DISCUSSION OF NORWEST’S MOTION TO DISMISS

The motion to dismiss all claims against defendant Norwest is due to be granted. Norwest does not presently exist, nor did it exist at the time the events alleged in the complaint occurred. Norwest was dissolved on August 14, 1987 and is now defunct. (Arneson Aff. t2(a)).

Even if Norwest did exist at the time in which the allegations in the complaint took place, plaintiff Deana Yeager was never employed by Norwest. (Arneson Aff. ¶ 2(a)). In Grant v. Lone Star Co., 21 F.3d 649 (5th Cir.1994), the Fifth Circuit held that individuals who do not otherwise qualify as “employers” cannot be held liable under' Title YII. See also Busby v. City of Orlando, 931 F.2d 764, 772 (11th Cir.1991) (where the “proper method for a plaintiff to recover under Title VII is by suing the employer, either by naming the supervisory employees as agents of the employer or by naming the employer directly.”). Additionally, Crop Hail Management, plaintiffs employer, is not and never has been a subsidiary of Norwest. (Arneson Aff. ¶ 2(b)). Therefore, Norwest is not a proper defendant in this action.

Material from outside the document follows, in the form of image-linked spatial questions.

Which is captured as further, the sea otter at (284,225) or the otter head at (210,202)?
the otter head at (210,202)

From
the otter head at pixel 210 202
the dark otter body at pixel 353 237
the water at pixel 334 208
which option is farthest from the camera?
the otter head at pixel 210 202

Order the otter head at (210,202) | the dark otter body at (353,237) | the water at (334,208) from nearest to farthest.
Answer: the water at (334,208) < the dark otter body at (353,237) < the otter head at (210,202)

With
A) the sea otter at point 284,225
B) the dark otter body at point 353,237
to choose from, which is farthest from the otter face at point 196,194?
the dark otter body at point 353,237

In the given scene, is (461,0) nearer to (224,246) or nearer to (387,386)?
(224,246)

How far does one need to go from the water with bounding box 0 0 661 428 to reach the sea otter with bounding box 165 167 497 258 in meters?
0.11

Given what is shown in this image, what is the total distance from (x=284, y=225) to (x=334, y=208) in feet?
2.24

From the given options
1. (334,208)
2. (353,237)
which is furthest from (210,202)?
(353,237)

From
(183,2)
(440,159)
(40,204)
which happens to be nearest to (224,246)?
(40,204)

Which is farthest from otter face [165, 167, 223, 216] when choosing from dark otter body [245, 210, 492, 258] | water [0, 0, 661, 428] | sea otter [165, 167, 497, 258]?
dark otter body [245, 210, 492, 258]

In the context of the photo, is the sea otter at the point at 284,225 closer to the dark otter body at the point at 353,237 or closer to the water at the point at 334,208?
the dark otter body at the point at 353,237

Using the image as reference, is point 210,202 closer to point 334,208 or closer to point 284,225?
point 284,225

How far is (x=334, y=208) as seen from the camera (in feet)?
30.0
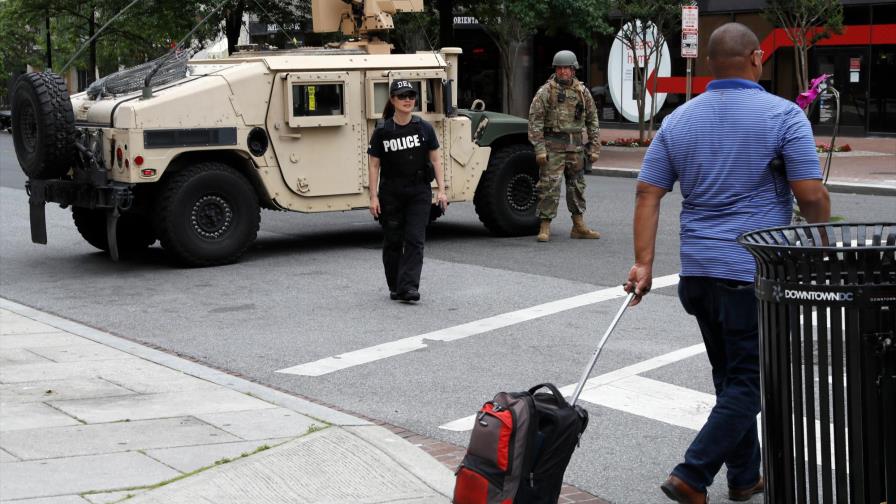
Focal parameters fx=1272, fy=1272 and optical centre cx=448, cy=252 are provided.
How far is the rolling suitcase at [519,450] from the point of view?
4309 millimetres

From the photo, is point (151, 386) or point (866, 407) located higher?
point (866, 407)

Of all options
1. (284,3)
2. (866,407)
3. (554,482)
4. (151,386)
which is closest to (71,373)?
(151,386)

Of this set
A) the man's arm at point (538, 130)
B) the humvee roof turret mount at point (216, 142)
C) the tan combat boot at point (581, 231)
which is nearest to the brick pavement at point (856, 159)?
the tan combat boot at point (581, 231)

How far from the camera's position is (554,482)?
4.47 m

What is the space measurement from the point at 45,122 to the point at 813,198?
8.26 metres

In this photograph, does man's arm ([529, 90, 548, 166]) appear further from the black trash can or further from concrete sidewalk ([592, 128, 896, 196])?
the black trash can

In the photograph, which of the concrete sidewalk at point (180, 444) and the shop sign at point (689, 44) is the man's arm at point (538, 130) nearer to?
the concrete sidewalk at point (180, 444)

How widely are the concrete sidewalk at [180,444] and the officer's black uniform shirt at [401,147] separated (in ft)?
8.85

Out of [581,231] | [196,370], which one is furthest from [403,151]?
[581,231]

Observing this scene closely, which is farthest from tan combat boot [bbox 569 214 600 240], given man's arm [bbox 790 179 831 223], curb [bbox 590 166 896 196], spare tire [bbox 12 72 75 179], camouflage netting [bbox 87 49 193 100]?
man's arm [bbox 790 179 831 223]

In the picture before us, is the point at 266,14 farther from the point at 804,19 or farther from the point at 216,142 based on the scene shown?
the point at 216,142

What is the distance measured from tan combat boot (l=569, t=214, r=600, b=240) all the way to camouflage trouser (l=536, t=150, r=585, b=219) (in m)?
0.16

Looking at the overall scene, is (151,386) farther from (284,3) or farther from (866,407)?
(284,3)

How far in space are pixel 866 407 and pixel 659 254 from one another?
8.81m
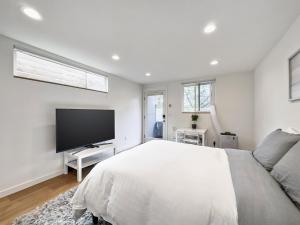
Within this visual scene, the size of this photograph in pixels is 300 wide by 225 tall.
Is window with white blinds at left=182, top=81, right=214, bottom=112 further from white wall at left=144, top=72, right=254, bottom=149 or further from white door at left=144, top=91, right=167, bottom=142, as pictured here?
white door at left=144, top=91, right=167, bottom=142

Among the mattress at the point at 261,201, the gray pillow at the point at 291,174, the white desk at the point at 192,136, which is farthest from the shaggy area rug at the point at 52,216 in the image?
the white desk at the point at 192,136

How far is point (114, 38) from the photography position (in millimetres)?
2059

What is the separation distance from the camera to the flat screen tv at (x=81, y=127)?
2.49m

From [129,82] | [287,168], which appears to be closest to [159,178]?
[287,168]

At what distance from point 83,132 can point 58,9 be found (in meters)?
2.14

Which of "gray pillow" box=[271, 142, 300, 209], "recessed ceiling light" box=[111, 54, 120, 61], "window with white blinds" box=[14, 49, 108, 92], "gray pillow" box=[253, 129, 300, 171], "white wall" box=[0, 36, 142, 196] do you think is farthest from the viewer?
"recessed ceiling light" box=[111, 54, 120, 61]

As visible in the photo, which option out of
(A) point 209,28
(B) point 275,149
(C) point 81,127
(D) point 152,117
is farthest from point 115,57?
(D) point 152,117

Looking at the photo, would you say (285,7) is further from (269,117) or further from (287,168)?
(269,117)

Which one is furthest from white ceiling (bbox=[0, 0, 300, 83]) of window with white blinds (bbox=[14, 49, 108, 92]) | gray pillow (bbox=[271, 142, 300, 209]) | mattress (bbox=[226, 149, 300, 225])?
mattress (bbox=[226, 149, 300, 225])

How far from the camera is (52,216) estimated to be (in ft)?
5.25

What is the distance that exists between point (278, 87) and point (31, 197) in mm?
4258

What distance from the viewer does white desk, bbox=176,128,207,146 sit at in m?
3.96

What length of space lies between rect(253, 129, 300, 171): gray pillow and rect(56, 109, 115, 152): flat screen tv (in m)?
3.02

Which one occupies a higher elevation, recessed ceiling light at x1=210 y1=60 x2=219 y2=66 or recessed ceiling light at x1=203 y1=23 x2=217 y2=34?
recessed ceiling light at x1=210 y1=60 x2=219 y2=66
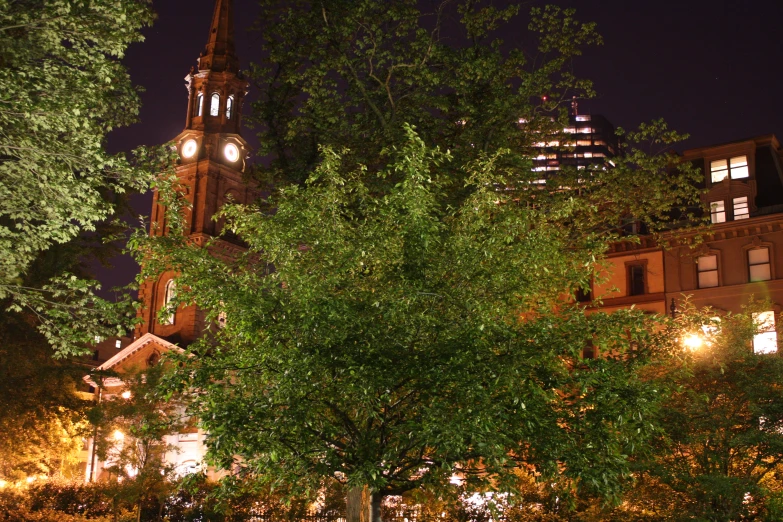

The plaintiff apparently agrees that Nor-west is not a proper party since she has filed no objection to the motion to dismiss after being given an opportunity to do so.

Because Crop Hail Management has never been a subsidiary of Norwest, and Norwest dissolved approximately six years before this action was filed, the claims against Norwest should be dismissed. Consequently, the unopposed motion to dismiss Norwest is due to be granted as to all three counts pursuant to Fed.R.Civ.P.